As from April, these professionals will be called upon to create and maintain this new register of people with significant control.
This move will be effective for companies from the start of the new tax year on 6 April 2016.
It is one of the changes introduced by the Small Business, Enterprise and Employment Act 2015 to improve transparency about how companies are run.
It isn’t something that can be put on the backburner either.
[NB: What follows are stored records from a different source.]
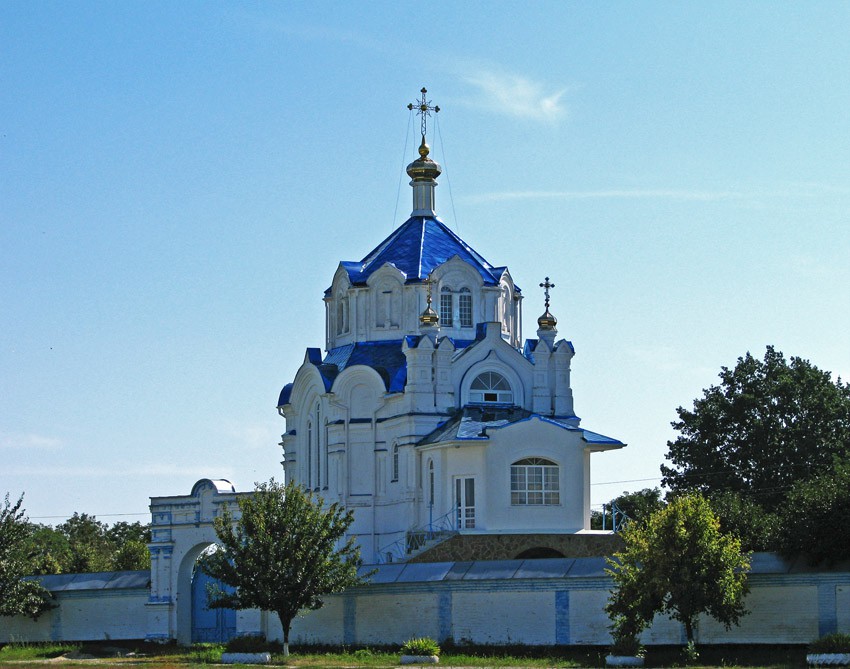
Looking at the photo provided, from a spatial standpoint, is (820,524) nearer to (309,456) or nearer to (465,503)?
(465,503)

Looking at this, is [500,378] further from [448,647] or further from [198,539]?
[448,647]

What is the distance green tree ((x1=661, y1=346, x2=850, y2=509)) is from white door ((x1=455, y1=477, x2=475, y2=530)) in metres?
15.3

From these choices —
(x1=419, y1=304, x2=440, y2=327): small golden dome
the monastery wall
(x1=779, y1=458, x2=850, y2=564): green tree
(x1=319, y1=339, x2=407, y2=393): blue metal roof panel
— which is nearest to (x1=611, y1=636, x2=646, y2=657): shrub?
the monastery wall

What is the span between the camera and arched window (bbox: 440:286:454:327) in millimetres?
48719

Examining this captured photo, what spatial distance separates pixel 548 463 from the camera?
44.9 metres

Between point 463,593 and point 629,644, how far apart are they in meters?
5.12

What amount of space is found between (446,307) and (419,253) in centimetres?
184

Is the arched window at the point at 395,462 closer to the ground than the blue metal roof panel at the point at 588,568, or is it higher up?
higher up

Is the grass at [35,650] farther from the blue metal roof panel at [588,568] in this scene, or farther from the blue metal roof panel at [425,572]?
the blue metal roof panel at [588,568]

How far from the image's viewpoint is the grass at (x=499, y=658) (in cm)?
3189

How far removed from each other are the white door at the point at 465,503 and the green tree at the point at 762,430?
15.3 metres

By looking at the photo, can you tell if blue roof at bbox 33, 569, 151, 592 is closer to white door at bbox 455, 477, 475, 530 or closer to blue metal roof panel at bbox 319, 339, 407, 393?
blue metal roof panel at bbox 319, 339, 407, 393

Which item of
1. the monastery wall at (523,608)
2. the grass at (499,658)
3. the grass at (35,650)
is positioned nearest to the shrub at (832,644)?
the grass at (499,658)

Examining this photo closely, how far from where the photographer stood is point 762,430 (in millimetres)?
57906
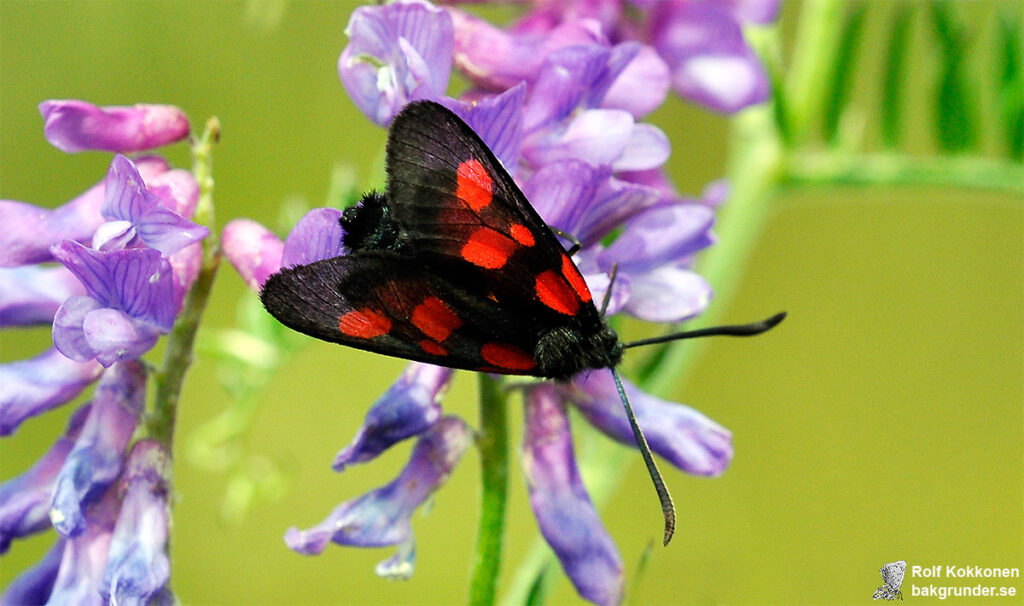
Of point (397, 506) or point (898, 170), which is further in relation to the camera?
point (898, 170)

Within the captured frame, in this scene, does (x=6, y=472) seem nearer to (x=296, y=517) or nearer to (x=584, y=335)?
(x=296, y=517)

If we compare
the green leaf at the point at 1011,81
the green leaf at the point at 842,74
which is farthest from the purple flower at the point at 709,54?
the green leaf at the point at 1011,81

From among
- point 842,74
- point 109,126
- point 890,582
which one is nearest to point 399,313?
point 109,126

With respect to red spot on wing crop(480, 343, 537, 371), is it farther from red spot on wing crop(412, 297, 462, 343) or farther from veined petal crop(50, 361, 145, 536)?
veined petal crop(50, 361, 145, 536)

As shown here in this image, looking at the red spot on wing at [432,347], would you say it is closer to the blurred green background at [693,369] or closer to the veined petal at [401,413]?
the veined petal at [401,413]

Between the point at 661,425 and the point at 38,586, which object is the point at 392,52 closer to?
the point at 661,425

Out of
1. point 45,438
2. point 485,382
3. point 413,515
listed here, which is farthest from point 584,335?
point 45,438
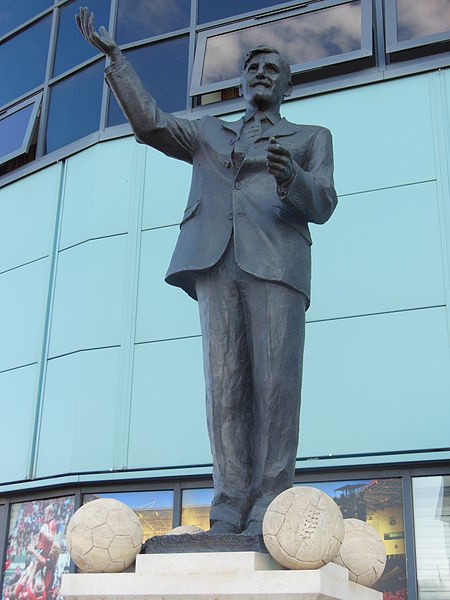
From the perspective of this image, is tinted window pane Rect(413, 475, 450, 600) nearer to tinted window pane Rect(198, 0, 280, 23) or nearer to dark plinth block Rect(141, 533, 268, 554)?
dark plinth block Rect(141, 533, 268, 554)

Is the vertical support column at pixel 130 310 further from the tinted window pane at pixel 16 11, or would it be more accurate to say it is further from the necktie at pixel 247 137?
the necktie at pixel 247 137

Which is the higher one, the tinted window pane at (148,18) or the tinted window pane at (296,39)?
the tinted window pane at (148,18)

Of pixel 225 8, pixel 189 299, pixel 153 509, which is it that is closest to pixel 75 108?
pixel 225 8

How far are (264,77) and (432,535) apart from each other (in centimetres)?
553

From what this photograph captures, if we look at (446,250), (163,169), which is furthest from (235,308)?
(163,169)

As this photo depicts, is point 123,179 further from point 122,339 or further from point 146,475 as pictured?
point 146,475

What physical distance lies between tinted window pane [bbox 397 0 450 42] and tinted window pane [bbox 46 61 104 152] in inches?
162

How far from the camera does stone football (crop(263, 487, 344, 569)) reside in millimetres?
3314

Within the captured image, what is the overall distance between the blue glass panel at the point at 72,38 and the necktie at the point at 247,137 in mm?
8730

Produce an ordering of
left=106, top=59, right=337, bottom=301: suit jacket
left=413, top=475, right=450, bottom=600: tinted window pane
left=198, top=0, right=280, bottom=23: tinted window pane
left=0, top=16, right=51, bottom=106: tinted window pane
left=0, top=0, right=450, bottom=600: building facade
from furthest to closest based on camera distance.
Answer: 1. left=0, top=16, right=51, bottom=106: tinted window pane
2. left=198, top=0, right=280, bottom=23: tinted window pane
3. left=0, top=0, right=450, bottom=600: building facade
4. left=413, top=475, right=450, bottom=600: tinted window pane
5. left=106, top=59, right=337, bottom=301: suit jacket

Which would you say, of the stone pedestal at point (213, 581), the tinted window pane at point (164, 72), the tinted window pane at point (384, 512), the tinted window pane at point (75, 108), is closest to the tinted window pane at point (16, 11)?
the tinted window pane at point (75, 108)

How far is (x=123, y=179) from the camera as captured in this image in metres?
11.5

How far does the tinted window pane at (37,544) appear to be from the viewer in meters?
10.3

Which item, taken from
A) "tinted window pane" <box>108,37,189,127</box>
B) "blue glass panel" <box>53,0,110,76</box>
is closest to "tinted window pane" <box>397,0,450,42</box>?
"tinted window pane" <box>108,37,189,127</box>
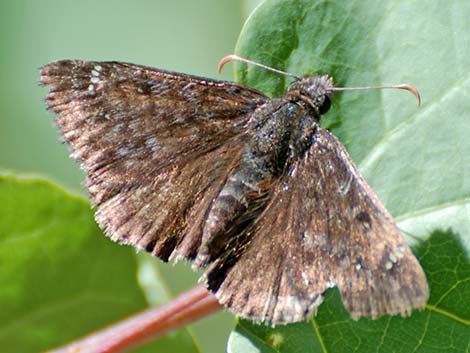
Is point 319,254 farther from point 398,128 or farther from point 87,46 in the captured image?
point 87,46

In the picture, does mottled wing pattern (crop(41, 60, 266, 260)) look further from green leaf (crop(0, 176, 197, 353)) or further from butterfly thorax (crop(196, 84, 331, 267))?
green leaf (crop(0, 176, 197, 353))

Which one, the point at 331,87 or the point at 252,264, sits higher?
the point at 331,87

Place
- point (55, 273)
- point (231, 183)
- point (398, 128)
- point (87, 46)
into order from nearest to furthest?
point (398, 128), point (231, 183), point (55, 273), point (87, 46)

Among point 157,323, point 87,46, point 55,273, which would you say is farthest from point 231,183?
point 87,46

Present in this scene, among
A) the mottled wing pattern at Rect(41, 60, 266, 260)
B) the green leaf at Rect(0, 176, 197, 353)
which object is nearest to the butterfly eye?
the mottled wing pattern at Rect(41, 60, 266, 260)

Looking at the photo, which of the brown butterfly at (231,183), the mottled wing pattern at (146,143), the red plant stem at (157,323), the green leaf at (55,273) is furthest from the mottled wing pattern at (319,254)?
the green leaf at (55,273)

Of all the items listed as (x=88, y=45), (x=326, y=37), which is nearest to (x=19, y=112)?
(x=88, y=45)

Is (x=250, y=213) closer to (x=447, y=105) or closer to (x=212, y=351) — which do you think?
(x=447, y=105)

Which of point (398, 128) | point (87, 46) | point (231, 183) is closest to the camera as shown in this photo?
point (398, 128)
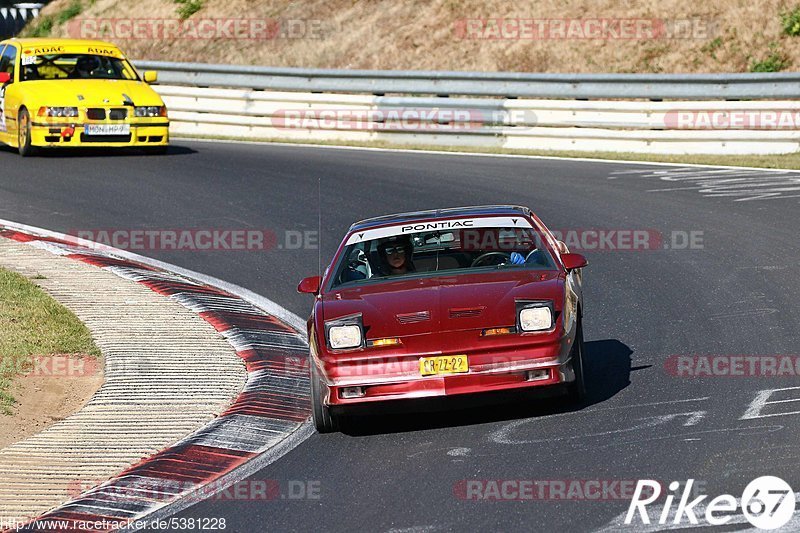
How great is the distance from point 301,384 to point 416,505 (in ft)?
9.27

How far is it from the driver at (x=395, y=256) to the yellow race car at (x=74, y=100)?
11.0m

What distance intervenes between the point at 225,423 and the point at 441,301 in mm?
1489

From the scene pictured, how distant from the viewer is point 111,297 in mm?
11508

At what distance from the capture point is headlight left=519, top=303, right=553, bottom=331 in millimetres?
7914

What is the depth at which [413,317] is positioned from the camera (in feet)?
26.3

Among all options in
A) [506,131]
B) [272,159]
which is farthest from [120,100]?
[506,131]

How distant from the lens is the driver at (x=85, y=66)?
20281mm

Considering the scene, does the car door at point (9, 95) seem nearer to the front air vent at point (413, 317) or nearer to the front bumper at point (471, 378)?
the front air vent at point (413, 317)

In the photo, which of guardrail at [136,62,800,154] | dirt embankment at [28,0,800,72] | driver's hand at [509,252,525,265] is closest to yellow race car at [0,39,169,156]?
guardrail at [136,62,800,154]

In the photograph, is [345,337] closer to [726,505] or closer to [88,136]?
[726,505]

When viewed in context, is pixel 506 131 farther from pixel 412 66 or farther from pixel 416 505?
pixel 416 505

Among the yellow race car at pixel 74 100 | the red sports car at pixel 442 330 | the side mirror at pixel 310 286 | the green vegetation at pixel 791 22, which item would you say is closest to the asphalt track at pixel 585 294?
the red sports car at pixel 442 330

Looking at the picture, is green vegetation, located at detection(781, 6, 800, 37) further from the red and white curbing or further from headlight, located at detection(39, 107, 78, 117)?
the red and white curbing

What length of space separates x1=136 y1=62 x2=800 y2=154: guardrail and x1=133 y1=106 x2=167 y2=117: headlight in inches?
129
They are necessary to file with Companies House from 30 June 2016, with the first annual confirmation statement, which replaces the annual return.
The PSC register will not look too different to the register of directors and must record the same particulars of individuals and organisations with significant control (PSCs) as the current register of directors, which must record directors, but the new world will have the addition of details regarding the nature of their control over the company.
These details will be publicly available, with the exception of an individual’s residential address and day of birth.
It’s worth pointing out though that identifying a company’s PSCs, however, is more complex than identifying its directors. An individual is defined to include not only natural persons but also corporations sole, governments, government departments, international organisations and UK local government bodies and authorities.
Significant control over a company is decided if a person:
- Holds more than 25% of the shares in the company
- Holds more than 25% of the voting rights in the company
- Holds the right to appoint or remove a majority of the board of directors of the company
- Have the right to, or do, exercise significant influence or control over the company; or
- Have the right to, or do, exercise significant influence or control over a trust or firm:
The first three conditions are relatively simple to apply, while consideration of conditions (4) and (5) require reference to guidance published by the Department for Business Innovation and Skills.
After a company’s PSCs have been identified, matters are further complicated by the requirement that only ‘registrable’ PSCs be included in the register.
The legislation calls for companies to take reasonable steps to identify and record PSCs. Companies and their officers who fail to do so risk incurring a fine or imprisonment. However, as the rules expressly prohibit inclusion of ‘non-registrable’ PSCs in the register, a company cannot attempt to bypass the complexities outlined above by including every potential PSC in the register. To do so would risk the inclusion of a non-registrable PSC and a possible fine of up to £1,000 for the company and every officer in default.
It means that those responsible for maintaining statutory books therefore have no option other than to make every effort to meet the requirements of the new rules regardless of how complex they are, and hope that there will be some forgiveness regarding errors and omissions, whilst the learning curve is being established.